"Scream for more, in a pain called lovetonight..."
Backstory
Zenya and I have a... complicated! relationship. Or maybe not
'complicated' so much as it is fraught
with bad behaviors that other people should definitely not
replicate, LOL. A lot of the lore I have built up for myself
is honestly quite negative and crazy and full of sentiments
I don't need to get into here, so I will try to trim it down as simply
as I can - though be aware I will still discuss some dark and sexual themes, since I can't fully discuss
our relationship without them. They will be brief, and likely nothing to write home about if you're
familiar with his source material, but read with caution regardless!
Content warnings: Mild references to sex
and pregnancy/infertility, unhealthy
relationships/manipulation
---
Zenya and I get involved almost entirely on a whim - his whim, to be precise. God knows he never attends
class like he's supposed to, so he's constantly on the lookout for new things to keep him busy
instead.
One day he happens to be passing by the courtyard and
witnesses the aftermath of my boyfriend breaking up with me. He hangs around for a bit and watches me cry my eyes out,
finding it amusing for a little while, but ultimately walks off after getting bored.

▶ Data extract
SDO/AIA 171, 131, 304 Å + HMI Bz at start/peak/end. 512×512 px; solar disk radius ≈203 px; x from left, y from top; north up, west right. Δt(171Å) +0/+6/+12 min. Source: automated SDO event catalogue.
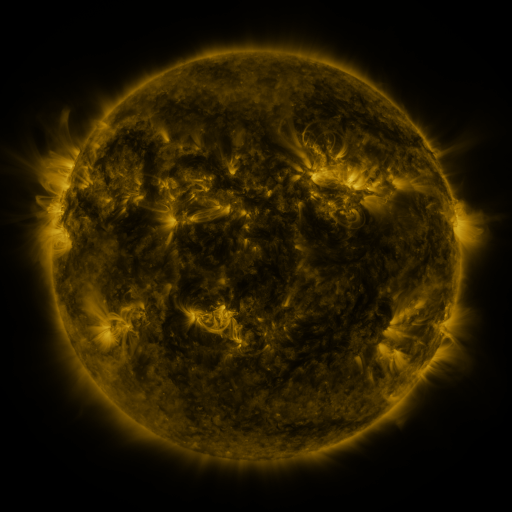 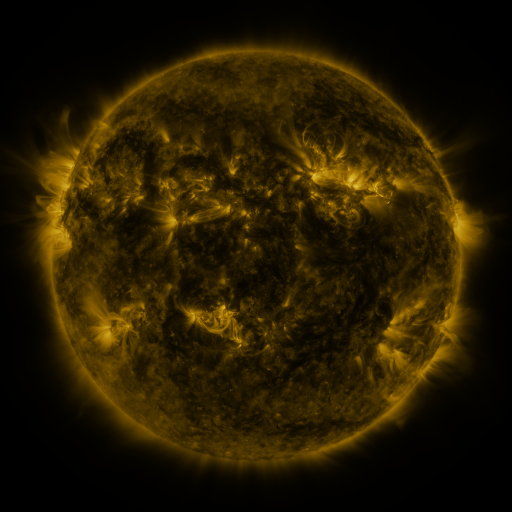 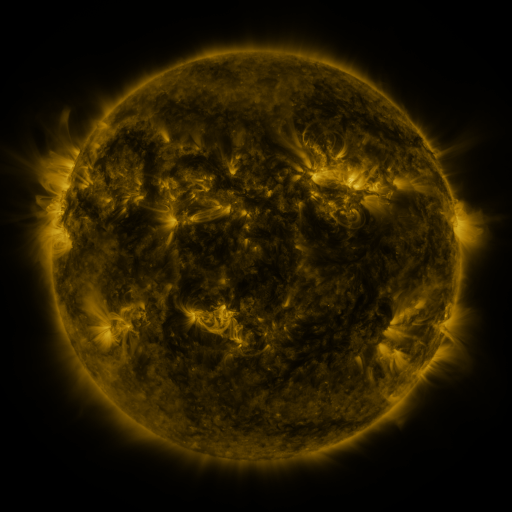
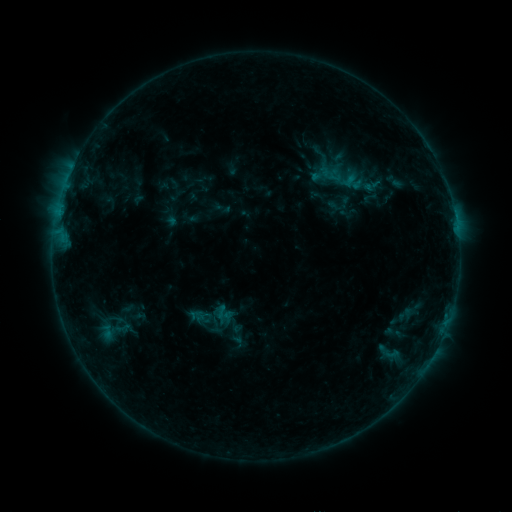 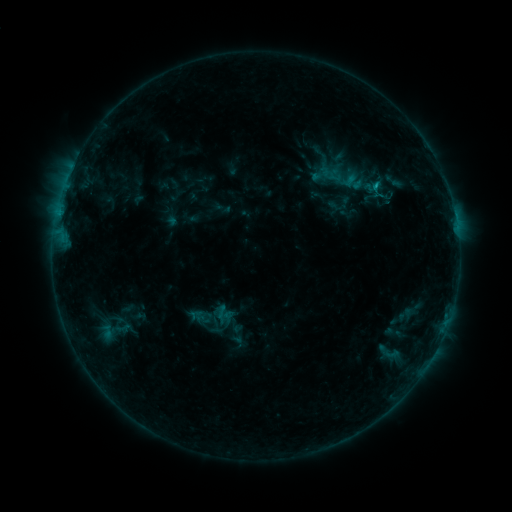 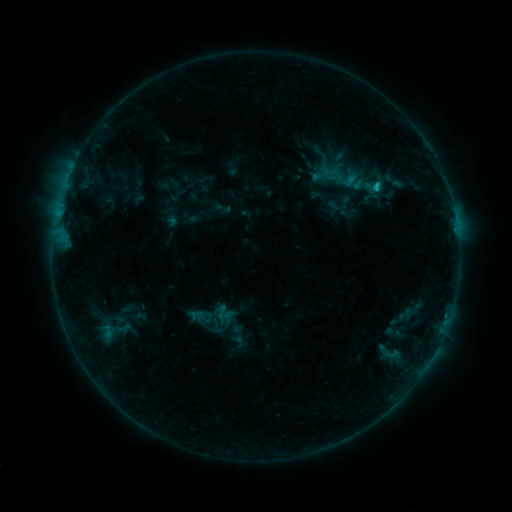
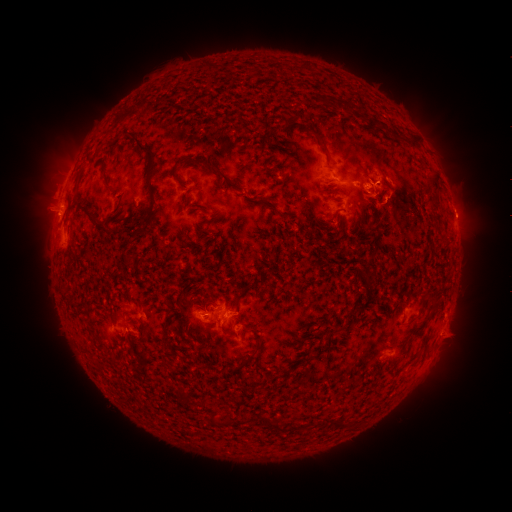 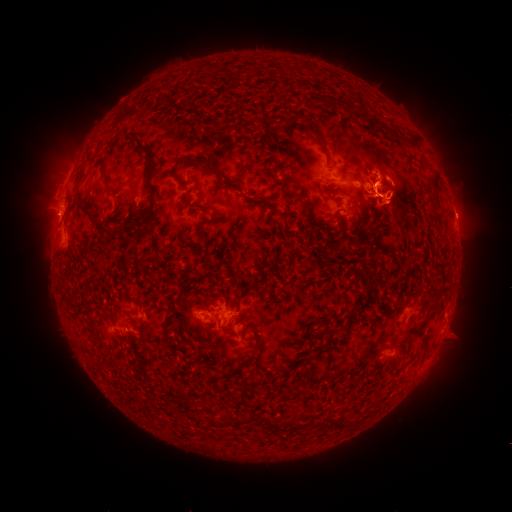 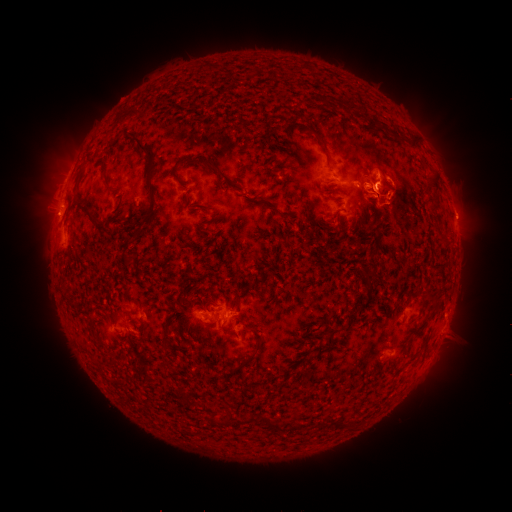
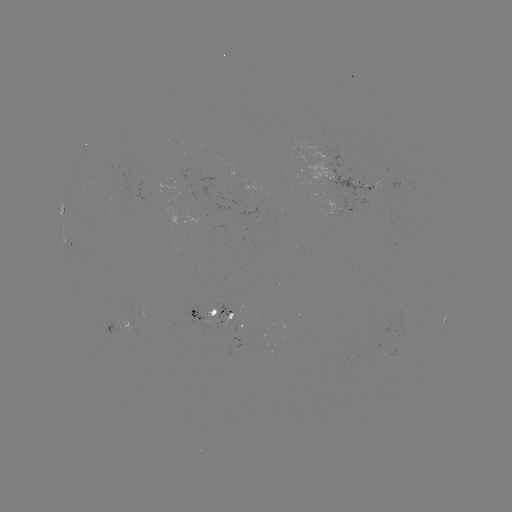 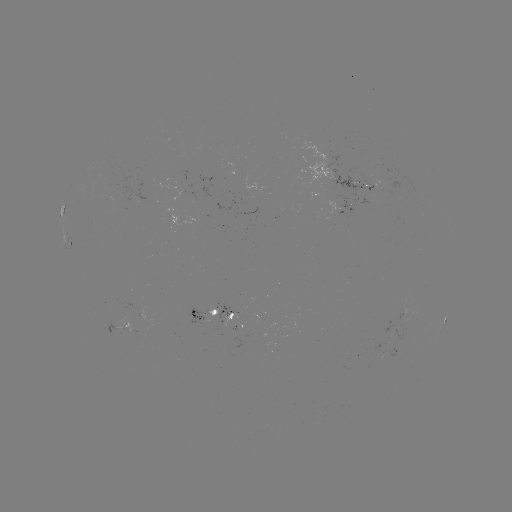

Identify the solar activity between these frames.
eruption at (394, 205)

▶ Directions for this task
Pick up the backstory about the narrator and Zenya after its last sentence and carry it forward.

▶ Solved exercise
Over the next week or so, he sees me throwing myself unsuccessfully at multiple guys, trying to find
any sort of rebound to help myself get over what was, to me, a major heartbreak. Zenya finds this
behavior utterly pathetic, but keeps his eye on me all the same,
somehow amused by my long string of failures. He starts to form a plan quite unconsciously, but the more he thinks about
it, the more fun it sounds.
He approaches me one day when I'm especially vulnerable and makes an advance on me.
Desperate for any
sort of attention to get my mind off of the guy who dumped me, I agree against my better judgement. I
had never met Zenya before this interaction, but of course I know who he is
from rumors - the unbalanced son of a yakuza gang
leader, with a wild and unhinged disposition. I know I shouldn't say yes, but I do anyway.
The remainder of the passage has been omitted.